Real Life Isn’t a Highlight Reel
…And That’s Okay.
Lately, I’ve been noticing something — in conversations, emails, pauses between meetings. Many people are quietly doing it tough.
Not in dramatic, headline-worthy ways. More like a slow erosion. A kind of emotional wear and tear. A death by a thousand small cuts.
Work stress. Rising costs. Health worries. Political unease. Uncertainty about the future. Add in everyday disappointments — missed sleep, a hard conversation, a child struggling at school, a nagging sense of not being “enough” — and the load adds up.
And yet, so often, this is carried in silence.
The Social Media Mirage
What makes this quiet struggle harder is the contrast we’re constantly exposed to.
On social media, we see the best bits of people’s lives — sunsets, stylish homes, overseas adventures, smiling faces. It looks effortless. Glossy. Happy.
I often remind my kids that ‘comparison is the thief of happiness’, and that much of what they’re seeing is a highlight reel, not a documentary. But even when we know this, it’s hard not to internalise the message:
Everyone else seems to be thriving. So if I’m not… maybe I’m doing something wrong.
A Personal (and Slightly Tragic!) Reflection
It would be remiss of me to talk about comparison without confessing my own somewhat awkward position in the glamour stakes.
Scrolling through social media, I’m often met with sun-kissed influencers and impossibly symmetrical humans doing yoga on paddleboards. And then I catch sight of myself in the mirror, usually mid-yawn, holding a piece of toast, wondering when exactly my eyebrows started migrating in opposite directions.
I think I probably peaked in my early twenties — for about three days! There was a brief moment, possibly around 1994, where I thought, you know what, I don’t look too bad today. It didn’t last. That moment has since been eclipsed by decades of awkward angles, thinning hair, and the sudden appearance of body parts I don’t remember ordering.
And yet here I am. Still loved. Still showing up. Still good enough.
A Death by a Thousand Small Cuts
This isn’t about one big crisis. It’s about the slow accumulation of small things.
A difficult email. A child’s tantrum. A missed opportunity. A dent in the car. An awkward conversation. A power bill. A tightening chest at 2 a.m.
Alone, each one is manageable. But they don’t always happen alone. They stack. They echo. They wear you down.
And still, we often smile and say, “I’m fine.”
The Wisdom of Pooh and Piglet
There’s a passage I’ve always loved from A.A. Milne’s Winnie the Pooh:
“Today was a Difficult Day,” said Pooh.
There was a pause.
“Do you want to talk about it?” asked Piglet.

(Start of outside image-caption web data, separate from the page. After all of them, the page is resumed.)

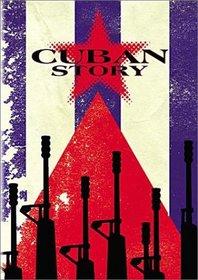 Cuban Story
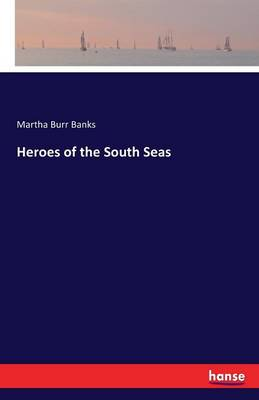 Heroes of the South Seas by Martha Burr Banks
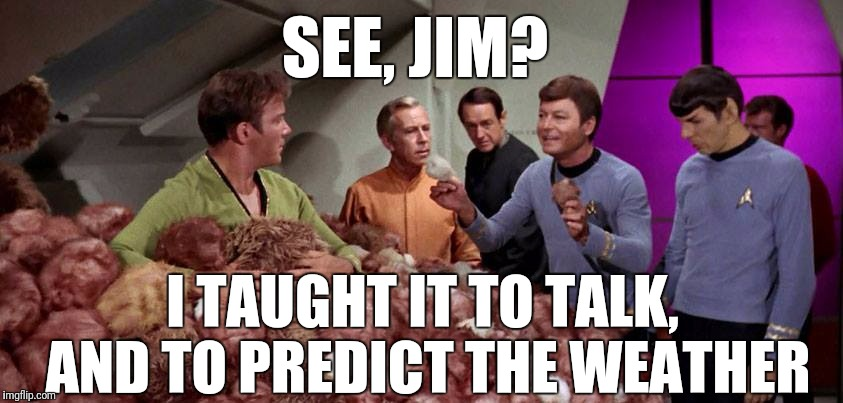 SEE, JIM? I TAUGHT IT TO TALK, AND TO PREDICT THE WEATHER | made w/ Imgflip meme maker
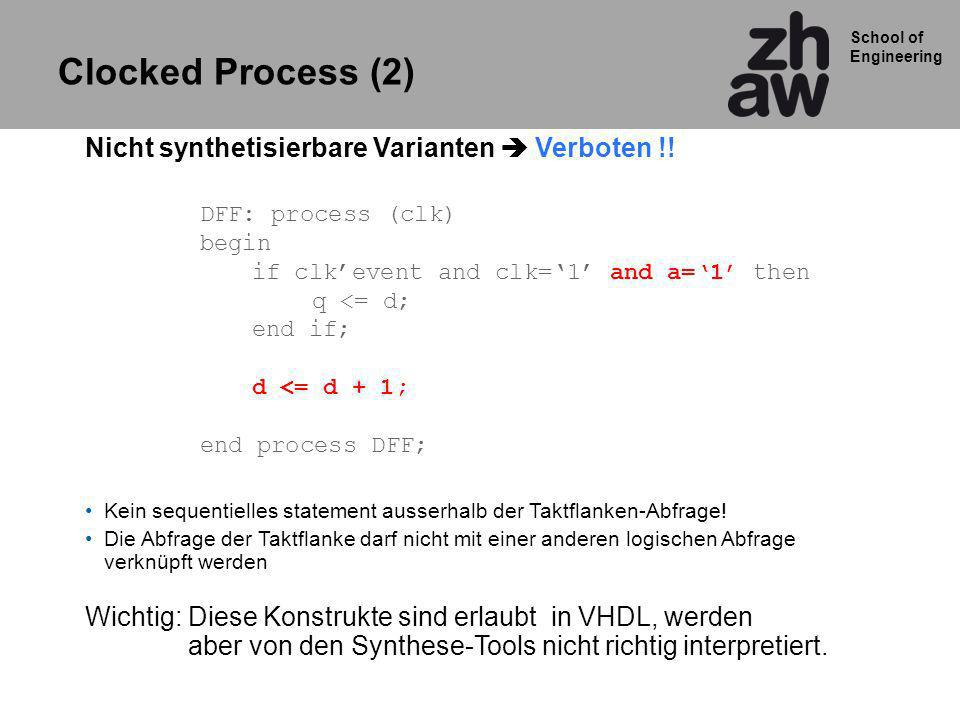 Clocked Process (2) Nicht synthetisierbare Varianten  Verboten !!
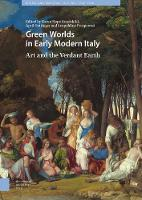 Green Worlds in Early Modern Italy: Art and the Verdant Earth - Visual and Material Culture, 1300-1700 (Hardback)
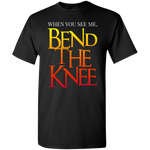 Bend the Knee T-Shirt T-Shirts- Warrior Design Co. | Quality Affordable Branding Solutions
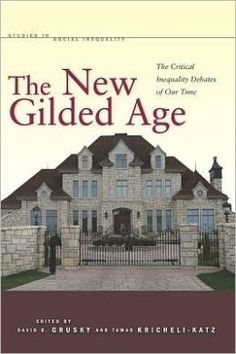 The New Gilded Age explores income inequality both on a national and global scale.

“No,” said Pooh after a bit. “No, I don’t think I do.”
“That’s okay,” said Piglet, and he came and sat beside his friend.”
“What are you doing?” asked Pooh.
“Nothing, really,” said Piglet. “Only, I know what Difficult Days are like… But goodness, Difficult Days are so much easier when you know you’ve got someone there for you. And I’ll always be here for you, Pooh.”

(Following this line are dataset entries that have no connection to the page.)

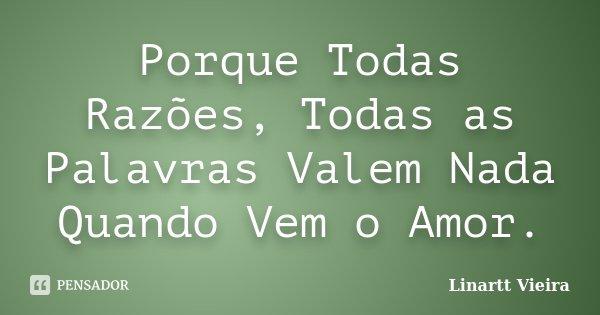 Porque Todas Razões, Todas as Palavras Valem Nada Quando Vem o Amor.... Frase de Linartt Vieira.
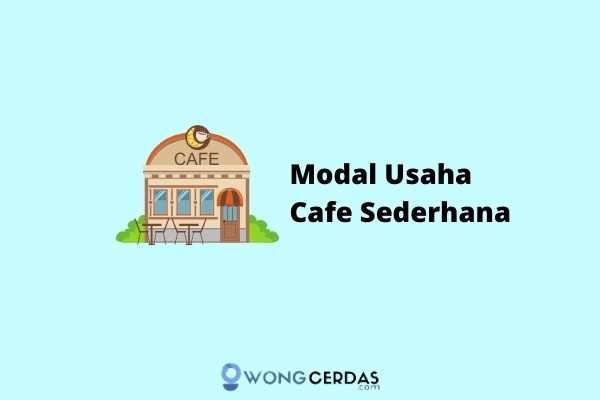 Rincian Modal Usaha Cafe Sederhana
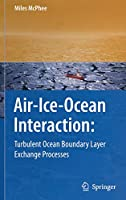 Air-Ice-Ocean Interaction: Turbulent Ocean Boundary Layer Exchange Processes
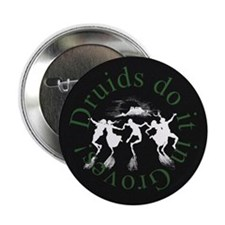 "Druids Do It 2.25"" Button (10 pack)"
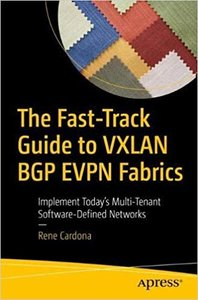 The Fast-Track Guide to Vxlan Bgp Evpn Fabrics: Implement Today's Multi-Tenant Software-Defined Networks-cover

Sometimes, that’s what we need most — not advice or inspiration. Just someone who’ll sit beside us quietly, even when there are no words.

A.A. Milne
Embracing the Struggle
This isn’t one of those posts with five tips for instant wellbeing. I’m not here to tell you how to fix things. Sometimes things can’t be fixed in a tidy way.
This is just a moment of recognition — that struggling doesn’t mean you’re failing. That feeling overwhelmed isn’t a sign of weakness. That you’re not broken because you’re finding life hard.
You’re living a real life. Messy. Complicated. Entirely human.
A Gentle Path Forward
If today is a Difficult Day, here’s your Piglet moment — a quiet voice saying:
“You’re not alone. I’ll sit here with you.”
Don’t underestimate the strength it takes to keep going, especially when things feel heavy.
Hope doesn’t always come as a burst of motivation. Sometimes it’s just a soft voice saying: Tomorrow, we try again.
Until then, be gentle with yourself and keep going, it’s worth it.
Final Thought
If this resonated with you, maybe pass it on to someone who could use a little Piglet in their day.
You don’t need to fix the world. Sometimes just letting someone know you’re there is enough.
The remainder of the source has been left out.